Hugo n’a pas envie de retourner au boulot, “en tout cas pas comme avant, tous les jours à heure fixe!” Pendant le confinement, il a apprécié de mener les projets depuis chez lui car il a gagné 1h30 de temps de transport. A la place, il allait faire son footing et se préparait des repas sains.
La désorganisation de la crise a favorisé l’autonomie des personnes et des équipes, et donc leur performance en générant un regain d’énergie-motivation. Les managers ont dû lâcher le contrôle de fait, et se sont aperçus qu’ils pouvaient faire confiance et déléguer plus, non pas seulement des tâches mais des responsabilités à leurs équipiers.
Jean-Pierre, le responsable hiérarchique d’Hugo, s’est senti impuissant. Depuis, il n’attend qu’une chose : le retour de ses troupes autour de lui car il s’inquiète pour la cohésion de son équipe et l’intégration des nouvelles recrues. Les vacances ont déjà éloigné les uns et les autres et il sent que la motivation est basse. Le contexte de forte incertitude n’aide pas à se projeter. Pire il entend poindre la revendication d’un droit fondamental : devenir maître/libre de son temps et de son espace de travail!
Comment concilier ces aspirations nouvelles et les exigences du business qui sont encore plus pressantes qu’avant ?
Selon Alain D’Iribarne, sociologue du travail, « À l’avenir, il sera donc essentiel pour les entreprises d’être capables d’apporter nettement plus de souplesse et d’autonomie à leurs salariés en leur proposant de mieux travailler à leur rythme. La satisfaction à grande échelle d’une telle demande serait probablement la plus forte révolution copernicienne de toutes ces dernières décennies pour le management français.
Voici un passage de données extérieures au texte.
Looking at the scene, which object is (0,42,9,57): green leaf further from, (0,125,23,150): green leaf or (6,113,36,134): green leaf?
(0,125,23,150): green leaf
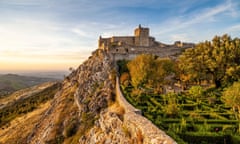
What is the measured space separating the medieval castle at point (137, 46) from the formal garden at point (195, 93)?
543 inches

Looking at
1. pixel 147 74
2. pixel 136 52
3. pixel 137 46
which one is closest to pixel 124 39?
pixel 137 46

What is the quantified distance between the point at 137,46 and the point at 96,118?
2035 inches

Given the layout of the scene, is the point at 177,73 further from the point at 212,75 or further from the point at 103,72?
the point at 103,72

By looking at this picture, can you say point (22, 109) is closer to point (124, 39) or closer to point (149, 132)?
point (124, 39)

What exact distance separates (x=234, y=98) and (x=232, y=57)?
23955 mm

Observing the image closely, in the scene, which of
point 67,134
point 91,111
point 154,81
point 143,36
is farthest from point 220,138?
point 143,36

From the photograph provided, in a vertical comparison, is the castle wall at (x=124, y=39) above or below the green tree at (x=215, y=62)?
above

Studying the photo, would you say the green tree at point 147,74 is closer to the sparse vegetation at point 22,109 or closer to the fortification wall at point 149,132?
the fortification wall at point 149,132

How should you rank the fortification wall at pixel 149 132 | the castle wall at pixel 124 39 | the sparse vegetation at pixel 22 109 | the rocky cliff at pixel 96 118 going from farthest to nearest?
the sparse vegetation at pixel 22 109 < the castle wall at pixel 124 39 < the rocky cliff at pixel 96 118 < the fortification wall at pixel 149 132

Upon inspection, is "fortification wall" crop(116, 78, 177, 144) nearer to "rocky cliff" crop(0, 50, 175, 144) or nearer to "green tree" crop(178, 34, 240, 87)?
"rocky cliff" crop(0, 50, 175, 144)

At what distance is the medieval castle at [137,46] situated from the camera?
82275mm

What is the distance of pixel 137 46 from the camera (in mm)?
88625

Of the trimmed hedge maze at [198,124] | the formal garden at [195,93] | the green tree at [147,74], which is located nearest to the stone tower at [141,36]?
the formal garden at [195,93]

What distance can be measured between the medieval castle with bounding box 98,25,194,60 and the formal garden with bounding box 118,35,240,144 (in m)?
13.8
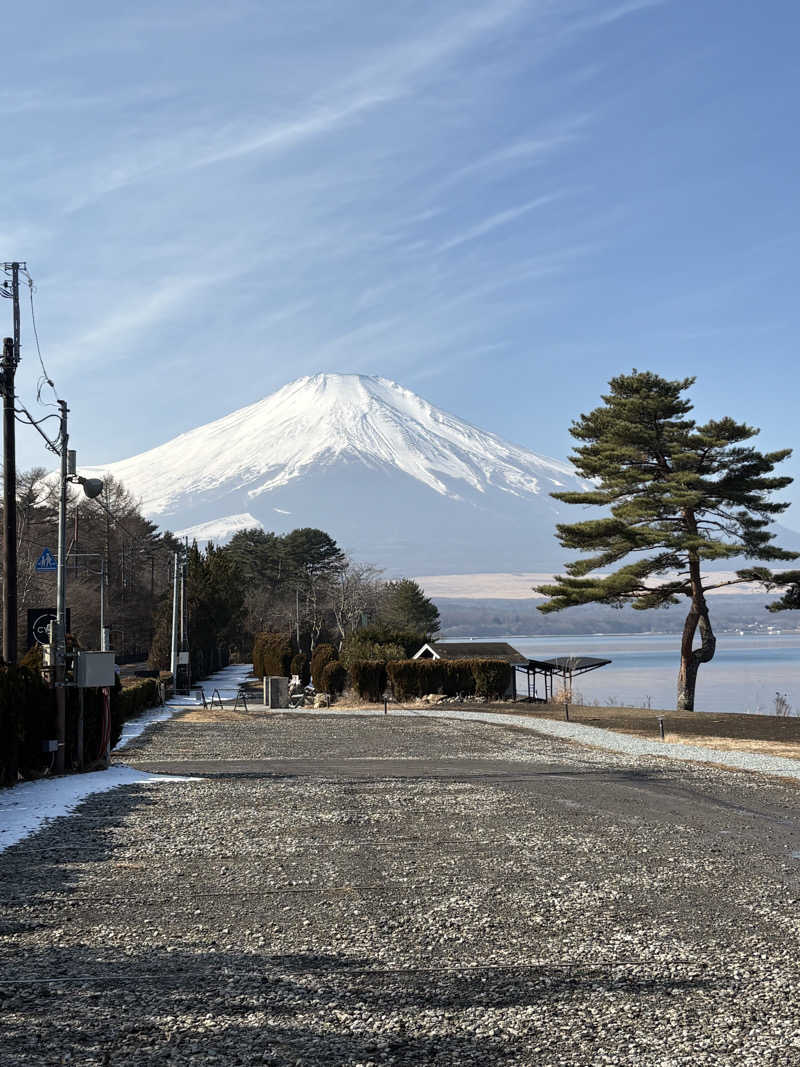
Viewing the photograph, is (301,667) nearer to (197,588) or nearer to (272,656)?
(272,656)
Aujourd’hui, celui-ci est mis en face de ses responsabilités, d’autant plus que tous les blocages matériels à cette demande ont sauté, les feux de la technique passant au vert. […] « Toutefois, la réussite d’un tel projet suppose deux conditions : que cette diversification des lieux s’accompagne d’une plus grande liberté laissée aux salariés dans l’organisation de leurs lieux et temps de travail ; et que soit mis en place un management qui prenne acte des compétences réelles acquises par tous leurs collaborateurs et qui accepte de les gérer en leur faisant confiance. »
Jean-Pierre décide d’organiser un team building début septembre. Certes, se retrouver tous ensemble dans une pièce avec le masque ce sera moins agréable, mais « c’est indispensable » pense-t-il pour « remettre les pendules à l’heure et rappeler à chacun ses engagements envers l’entreprise. » En discutant avec sa coach, il a décidé de faire de la demande de télétravail une opportunité pour réorganiser le fonctionnement et refaire un pacte d’équipe tenant compte de ce besoin de liberté des collaborateurs. « Cela risque de secouer un peu mes idées… Mais, je pense qu’on va trouver des solutions nouvelles. En fait, j’ai confiance dans la compétence et le sérieux de mes collègues. »
Une équipe est un système vivant qu’il faut « laisser vivre », une fois que les règles et le pacte de responsabilité ont été posés et validés par chacun. Il n’y a donc, pour le manager, pas à faire plus, mais à en faire moins, à lâcher un peu de contrôle pour se centrer sur son rôle de stratège et garder le cap.